Internet Science: Online Privacy, Identity, Trust, and Reputation

Worked with Sally Wyatt as part of the eHumanities group at the Royal Netherlands Academy for Arts and Science (Koninklijke Nederlandse Akademie van Wetenschappen, KNAW). Worked on the EU project titled Network for Excellence in InterNet Science (EINS). The work involved researching the social shaping of the notions of privacy and trust in relation to online social media technologies and analyzing how various online technologies manage user expectations regarding the privacy of their data.

Online Bug Discussions on GitHub

This project (supervisor: Dan Cosley) was aimed at understanding how people discuss software bugs on GitHub. The outcome of this project was a topic model of a set of related discussions that showcase ‘themes’ in people’s conversations on software bugs. The three main categories of identified topics included programming language syntax, integrative aspects of programming, and ways of finding and representing bugs.

The meta goal of this research was to experiment with the use of quantitative research as an add-on to qualitative research. The topic model helped to get an overview of specific themes in people’s conversations on bugs. This was used to inform conceptual discussions and to create a topic guide for interviewing users, programmers, and developers about software debugging practices.

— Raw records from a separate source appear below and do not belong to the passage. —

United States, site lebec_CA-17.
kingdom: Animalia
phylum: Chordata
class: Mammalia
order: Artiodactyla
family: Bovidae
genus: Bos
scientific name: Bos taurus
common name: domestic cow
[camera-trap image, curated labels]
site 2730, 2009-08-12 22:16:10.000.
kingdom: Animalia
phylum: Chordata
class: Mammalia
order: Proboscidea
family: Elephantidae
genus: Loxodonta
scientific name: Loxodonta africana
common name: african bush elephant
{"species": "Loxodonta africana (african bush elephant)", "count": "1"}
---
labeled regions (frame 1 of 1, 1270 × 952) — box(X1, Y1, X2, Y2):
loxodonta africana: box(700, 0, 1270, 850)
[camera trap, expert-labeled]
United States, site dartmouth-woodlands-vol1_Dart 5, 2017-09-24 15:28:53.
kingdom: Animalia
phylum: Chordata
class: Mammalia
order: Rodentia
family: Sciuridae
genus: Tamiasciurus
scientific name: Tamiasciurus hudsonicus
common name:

Situating Software within Sociology of Testing

This project focused on an empirical case-study of software development to highlight specific aspects concerning the negotiated, temporal, and situated character of software testing processes. When and where is software testing? What is the relation between testing, use, non-use, and the user? What is the distinction between software testing and software repair/maintenance? There are some of the questions that I dealt with as part of this research.

The project showed how the empirical case-study of software development can help us think through some of the existing concepts and notions within the sociology of testing.